TASK INSTRUCTIONS: Print verbatim the lines of the entries from the one containing "In relation to broad" to the last, inclusive, and no others.

(Collected data entries)
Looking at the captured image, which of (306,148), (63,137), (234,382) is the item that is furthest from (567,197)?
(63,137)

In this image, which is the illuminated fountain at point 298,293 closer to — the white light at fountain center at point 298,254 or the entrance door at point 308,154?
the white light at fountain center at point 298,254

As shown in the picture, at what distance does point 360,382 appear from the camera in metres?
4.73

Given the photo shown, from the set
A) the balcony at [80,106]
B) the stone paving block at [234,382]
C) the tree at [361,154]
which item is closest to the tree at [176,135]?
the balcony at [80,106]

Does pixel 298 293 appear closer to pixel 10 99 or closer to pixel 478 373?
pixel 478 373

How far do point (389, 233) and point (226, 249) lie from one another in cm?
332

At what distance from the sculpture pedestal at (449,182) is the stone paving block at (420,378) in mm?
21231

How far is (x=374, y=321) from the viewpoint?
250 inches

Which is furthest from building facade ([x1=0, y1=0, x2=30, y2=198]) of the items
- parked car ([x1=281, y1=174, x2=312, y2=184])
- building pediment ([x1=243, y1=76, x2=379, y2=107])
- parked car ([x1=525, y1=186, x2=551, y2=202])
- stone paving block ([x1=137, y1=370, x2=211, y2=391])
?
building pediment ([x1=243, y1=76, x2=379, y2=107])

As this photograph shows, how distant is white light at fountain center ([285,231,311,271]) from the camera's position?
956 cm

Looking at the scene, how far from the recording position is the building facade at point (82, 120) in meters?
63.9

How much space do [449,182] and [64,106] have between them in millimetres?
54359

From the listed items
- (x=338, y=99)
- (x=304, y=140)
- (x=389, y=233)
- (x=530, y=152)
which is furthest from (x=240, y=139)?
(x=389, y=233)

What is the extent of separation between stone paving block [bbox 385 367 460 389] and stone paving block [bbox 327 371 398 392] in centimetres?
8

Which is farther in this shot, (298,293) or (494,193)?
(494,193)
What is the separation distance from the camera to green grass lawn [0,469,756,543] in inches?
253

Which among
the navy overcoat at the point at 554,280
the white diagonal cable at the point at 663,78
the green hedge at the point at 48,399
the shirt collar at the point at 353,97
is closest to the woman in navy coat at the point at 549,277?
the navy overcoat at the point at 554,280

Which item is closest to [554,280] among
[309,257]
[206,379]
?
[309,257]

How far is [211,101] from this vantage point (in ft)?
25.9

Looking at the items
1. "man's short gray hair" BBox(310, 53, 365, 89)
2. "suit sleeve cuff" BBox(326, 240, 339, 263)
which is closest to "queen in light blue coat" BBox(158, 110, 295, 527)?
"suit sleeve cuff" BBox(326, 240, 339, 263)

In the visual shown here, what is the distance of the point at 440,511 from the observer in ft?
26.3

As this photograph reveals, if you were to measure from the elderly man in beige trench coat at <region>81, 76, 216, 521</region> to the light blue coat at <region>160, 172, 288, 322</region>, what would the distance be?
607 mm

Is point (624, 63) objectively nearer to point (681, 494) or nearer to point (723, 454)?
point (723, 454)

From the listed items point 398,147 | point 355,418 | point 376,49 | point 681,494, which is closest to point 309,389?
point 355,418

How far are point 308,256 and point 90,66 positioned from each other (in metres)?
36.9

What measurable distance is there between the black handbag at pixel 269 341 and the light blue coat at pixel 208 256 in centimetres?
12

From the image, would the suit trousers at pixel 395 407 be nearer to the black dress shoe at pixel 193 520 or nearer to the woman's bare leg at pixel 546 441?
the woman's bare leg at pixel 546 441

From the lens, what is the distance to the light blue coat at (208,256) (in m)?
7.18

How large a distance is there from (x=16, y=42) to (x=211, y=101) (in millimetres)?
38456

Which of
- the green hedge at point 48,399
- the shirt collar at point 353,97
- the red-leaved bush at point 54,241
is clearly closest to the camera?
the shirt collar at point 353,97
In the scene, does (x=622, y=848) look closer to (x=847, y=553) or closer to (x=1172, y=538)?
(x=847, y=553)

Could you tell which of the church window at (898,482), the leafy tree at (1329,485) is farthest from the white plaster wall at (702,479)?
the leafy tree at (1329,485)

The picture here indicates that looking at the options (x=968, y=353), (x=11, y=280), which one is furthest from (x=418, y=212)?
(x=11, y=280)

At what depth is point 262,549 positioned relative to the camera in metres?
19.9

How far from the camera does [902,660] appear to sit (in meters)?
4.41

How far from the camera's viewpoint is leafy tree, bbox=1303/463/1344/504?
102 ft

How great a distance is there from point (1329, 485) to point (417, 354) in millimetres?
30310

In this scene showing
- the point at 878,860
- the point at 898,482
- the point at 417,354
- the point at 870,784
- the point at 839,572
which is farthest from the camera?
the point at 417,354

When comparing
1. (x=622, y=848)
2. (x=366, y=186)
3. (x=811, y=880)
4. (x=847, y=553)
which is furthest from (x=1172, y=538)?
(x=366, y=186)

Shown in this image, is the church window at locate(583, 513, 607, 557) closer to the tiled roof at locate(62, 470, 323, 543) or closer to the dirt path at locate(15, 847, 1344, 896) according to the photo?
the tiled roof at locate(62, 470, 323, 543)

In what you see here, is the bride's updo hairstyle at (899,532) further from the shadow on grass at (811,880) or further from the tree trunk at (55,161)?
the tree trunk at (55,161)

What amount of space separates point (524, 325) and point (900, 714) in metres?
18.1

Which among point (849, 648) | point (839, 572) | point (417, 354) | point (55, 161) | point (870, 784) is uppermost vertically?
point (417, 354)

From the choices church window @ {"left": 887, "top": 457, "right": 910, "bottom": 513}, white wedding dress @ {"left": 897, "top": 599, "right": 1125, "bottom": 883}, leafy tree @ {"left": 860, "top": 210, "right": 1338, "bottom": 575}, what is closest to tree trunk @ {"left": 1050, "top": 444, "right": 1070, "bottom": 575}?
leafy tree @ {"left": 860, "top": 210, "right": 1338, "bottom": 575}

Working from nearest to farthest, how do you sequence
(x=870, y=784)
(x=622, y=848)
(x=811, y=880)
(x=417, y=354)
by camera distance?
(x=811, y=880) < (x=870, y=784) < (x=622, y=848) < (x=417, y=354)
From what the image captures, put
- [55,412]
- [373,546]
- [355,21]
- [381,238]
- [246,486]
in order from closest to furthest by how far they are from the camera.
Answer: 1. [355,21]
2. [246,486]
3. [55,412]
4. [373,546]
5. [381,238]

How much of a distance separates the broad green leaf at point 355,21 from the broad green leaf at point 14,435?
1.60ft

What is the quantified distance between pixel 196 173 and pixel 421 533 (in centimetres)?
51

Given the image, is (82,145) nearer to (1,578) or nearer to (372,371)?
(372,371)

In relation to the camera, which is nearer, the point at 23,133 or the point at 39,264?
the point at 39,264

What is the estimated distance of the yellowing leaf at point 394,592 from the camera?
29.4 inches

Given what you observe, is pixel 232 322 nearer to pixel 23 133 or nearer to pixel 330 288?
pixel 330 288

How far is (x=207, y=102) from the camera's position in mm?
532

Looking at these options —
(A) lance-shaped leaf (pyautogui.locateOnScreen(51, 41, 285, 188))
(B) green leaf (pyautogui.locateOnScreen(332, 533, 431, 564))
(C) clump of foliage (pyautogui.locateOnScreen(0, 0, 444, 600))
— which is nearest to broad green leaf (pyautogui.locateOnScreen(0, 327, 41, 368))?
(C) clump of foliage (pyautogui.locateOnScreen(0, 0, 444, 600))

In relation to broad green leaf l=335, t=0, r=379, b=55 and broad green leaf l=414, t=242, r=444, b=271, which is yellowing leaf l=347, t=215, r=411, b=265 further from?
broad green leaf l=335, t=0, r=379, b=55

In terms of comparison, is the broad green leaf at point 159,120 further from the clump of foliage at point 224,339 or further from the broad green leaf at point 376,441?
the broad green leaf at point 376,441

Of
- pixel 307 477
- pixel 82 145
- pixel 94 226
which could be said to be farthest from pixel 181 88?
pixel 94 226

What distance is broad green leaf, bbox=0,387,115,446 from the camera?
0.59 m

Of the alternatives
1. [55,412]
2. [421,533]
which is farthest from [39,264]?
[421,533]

SOLUTION:
In relation to broad green leaf l=335, t=0, r=379, b=55 and broad green leaf l=414, t=242, r=444, b=271, which is yellowing leaf l=347, t=215, r=411, b=265 further from?
broad green leaf l=335, t=0, r=379, b=55

In terms of comparison, is the broad green leaf at point 159,120 further from the clump of foliage at point 224,339 or further from the broad green leaf at point 376,441?
the broad green leaf at point 376,441

Of
- pixel 307 477
- pixel 82 145
- pixel 94 226
which could be said to be farthest from pixel 181 88?
pixel 94 226

What distance is broad green leaf, bbox=0,387,115,446 from the camera?
0.59 m

Of the alternatives
1. [55,412]
2. [421,533]
which is farthest from [39,264]?
[421,533]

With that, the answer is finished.